Macht Fast Food wirklich dick?

Ein Zusammenhang wird immer behauptet, ist aber nicht bewiesen. Ein ausgeklügeltes Experiment hat nun Erstaunliches zu Tage gebracht.

Hamburger, Hot Dogs, Muffins, Snacks – sind solche hochraffinierten Lebensmittel mit-verantwortlich für die Übergewichtsepidemie? Ja klar, denkt jeder, der «Super Size Me» kennt.

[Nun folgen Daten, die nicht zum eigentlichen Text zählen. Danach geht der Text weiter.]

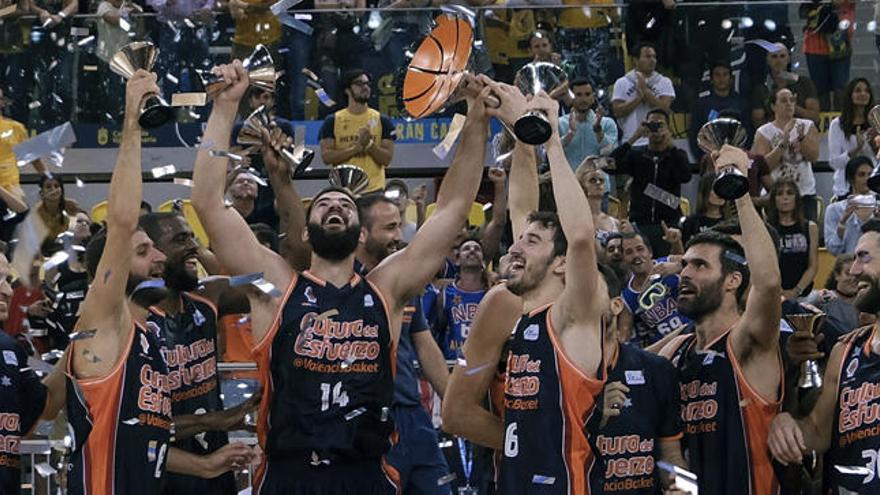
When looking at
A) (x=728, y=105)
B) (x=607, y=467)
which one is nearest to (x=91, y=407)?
(x=607, y=467)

Für diesen Film ass der Hauptdarsteller 30 Tage lang Unmengen von Fast Food. Das Resultat: Er nahm 11 Kilo zu.

Ausgeklügelter Versuch

Bewiesen ist der Zusammenhang zwischen hochverarbeiteten Lebensmitteln und Übergewicht damit aber nicht. Dafür braucht es schon mehr, nämlich ein ausgeklügeltes Experiment wie dieses:

Zwei Diäten mit gleicher Menge an Kalorien, Zucker, Energiedichte, Ballaststoffen und Salz – eine davon besteht aus Mahlzeiten und Snacks mit möglichst wenig verarbeiteten Nahrungsmitteln, die andere fast gänzlich aus Mahlzeiten mit hochraffinierten Produkten wie Fast Food.

Rund 500 Kilokalorien mehr pro Woche

Dazu zwanzig Versuchspersonen, die sich freiwillig 28 Tage lang in ein Forschungszentrum begeben, dort weite Kleidung tragen (damit sie möglichst wenig spüren, ob sie zu- oder abnehmen), die täglich eine Stunde auf einem Hometrainer pedalen und nur das essen, was ihnen vorgesetzt wird – erst 14 Tage lang die eine Diät, dann 14 Tage lang die andere, wobei die Versuchspersonen jeweils essen dürfen, so viel sie wollen.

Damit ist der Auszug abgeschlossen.